# [Material for this exercise]

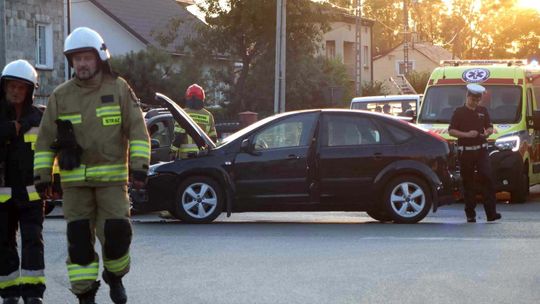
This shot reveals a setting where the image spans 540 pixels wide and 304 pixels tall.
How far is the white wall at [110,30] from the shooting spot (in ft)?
178

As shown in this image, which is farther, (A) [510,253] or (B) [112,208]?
(A) [510,253]

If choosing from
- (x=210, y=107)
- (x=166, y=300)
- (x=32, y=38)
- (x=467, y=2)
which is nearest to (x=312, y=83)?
(x=210, y=107)

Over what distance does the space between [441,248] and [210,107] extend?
37392 mm

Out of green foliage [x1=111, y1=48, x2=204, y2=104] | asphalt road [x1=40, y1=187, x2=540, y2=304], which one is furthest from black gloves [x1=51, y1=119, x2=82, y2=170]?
green foliage [x1=111, y1=48, x2=204, y2=104]

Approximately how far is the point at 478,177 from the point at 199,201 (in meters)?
3.44

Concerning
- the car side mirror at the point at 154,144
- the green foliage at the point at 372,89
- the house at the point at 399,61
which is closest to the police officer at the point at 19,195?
the car side mirror at the point at 154,144

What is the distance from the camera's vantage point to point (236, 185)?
49.2 feet

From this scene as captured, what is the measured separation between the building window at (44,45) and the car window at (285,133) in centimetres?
2839

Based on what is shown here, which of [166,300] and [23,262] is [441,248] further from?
[23,262]

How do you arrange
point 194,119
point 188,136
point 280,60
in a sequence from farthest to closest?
1. point 280,60
2. point 194,119
3. point 188,136

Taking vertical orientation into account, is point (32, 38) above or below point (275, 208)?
above

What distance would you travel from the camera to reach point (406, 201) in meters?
14.9

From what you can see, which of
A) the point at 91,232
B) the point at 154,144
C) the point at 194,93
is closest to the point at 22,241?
the point at 91,232

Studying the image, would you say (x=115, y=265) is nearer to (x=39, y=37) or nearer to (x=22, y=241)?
(x=22, y=241)
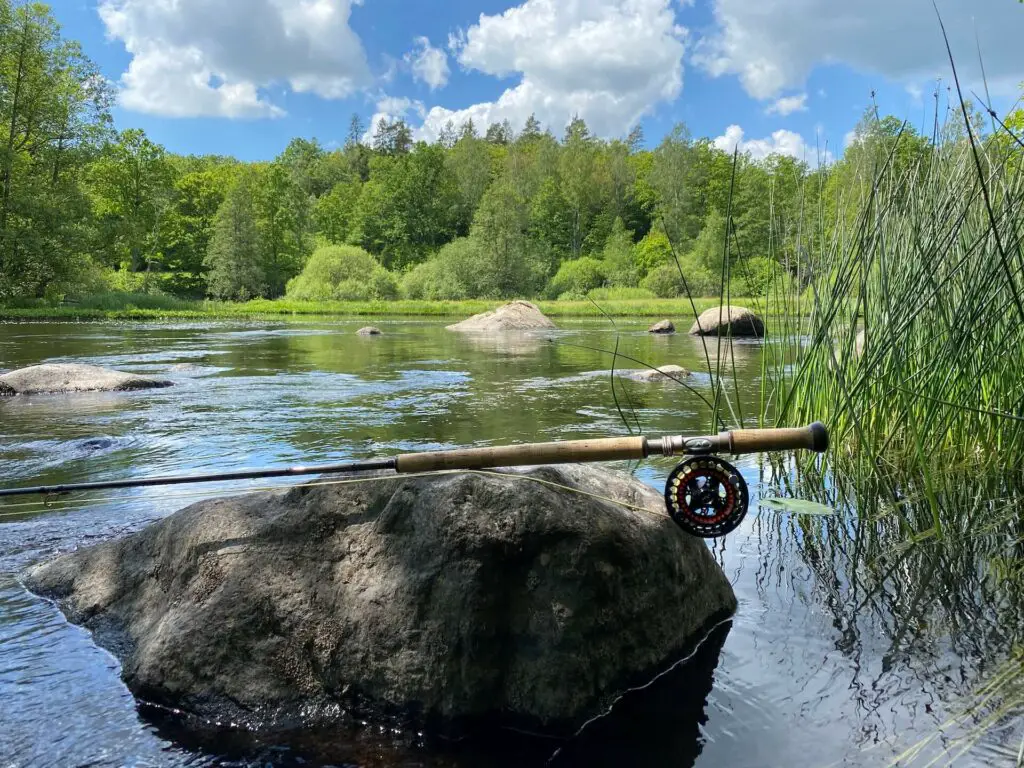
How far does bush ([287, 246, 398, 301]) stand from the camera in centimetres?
5512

# [Given instruction]
Rewrite all of the rows above as a JSON list of strings, one string per line, omitting blank lines and the pictures.

# [Answer]
[
  "This shot reveals a setting where the image spans 540 pixels wide and 304 pixels tall.",
  "How far is the white wall at [110,30] from the shooting spot (in ft)?",
  "178",
  "As shown in this image, which is farther, (A) [510,253] or (B) [112,208]?",
  "(A) [510,253]",
  "If choosing from",
  "- (x=210, y=107)",
  "- (x=166, y=300)",
  "- (x=32, y=38)",
  "- (x=467, y=2)",
  "which is nearest to (x=312, y=83)?",
  "(x=210, y=107)",
  "Over what distance does the space between [441,248] and [210,107] extend?",
  "37392 mm",
  "Out of green foliage [x1=111, y1=48, x2=204, y2=104] | asphalt road [x1=40, y1=187, x2=540, y2=304], which one is furthest from black gloves [x1=51, y1=119, x2=82, y2=170]?",
  "green foliage [x1=111, y1=48, x2=204, y2=104]",
  "Approximately how far is the point at 478,177 from the point at 199,201 (in meters)?",
  "3.44",
  "Concerning",
  "- the car side mirror at the point at 154,144",
  "- the green foliage at the point at 372,89",
  "- the house at the point at 399,61",
  "which is closest to the police officer at the point at 19,195?",
  "the car side mirror at the point at 154,144",
  "What is the distance from the camera's vantage point to point (236, 185)?",
  "49.2 feet",
  "From this scene as captured, what is the measured separation between the building window at (44,45) and the car window at (285,133) in centimetres?",
  "2839",
  "Based on what is shown here, which of [166,300] and [23,262] is [441,248] further from?",
  "[23,262]",
  "How do you arrange",
  "point 194,119",
  "point 188,136",
  "point 280,60",
  "in a sequence from farthest to closest?",
  "1. point 280,60",
  "2. point 194,119",
  "3. point 188,136",
  "Taking vertical orientation into account, is point (32, 38) above or below point (275, 208)?",
  "above",
  "What distance would you travel from the camera to reach point (406, 201) in meters?",
  "14.9",
  "From what you can see, which of",
  "A) the point at 91,232",
  "B) the point at 154,144",
  "C) the point at 194,93",
  "is closest to the point at 22,241?",
  "the point at 91,232",
  "Studying the image, would you say (x=115, y=265) is nearer to (x=39, y=37) or nearer to (x=22, y=241)?",
  "(x=22, y=241)",
  "How far does bush ([287, 246, 398, 301]) stand from the camera in centimetres?",
  "5512"
]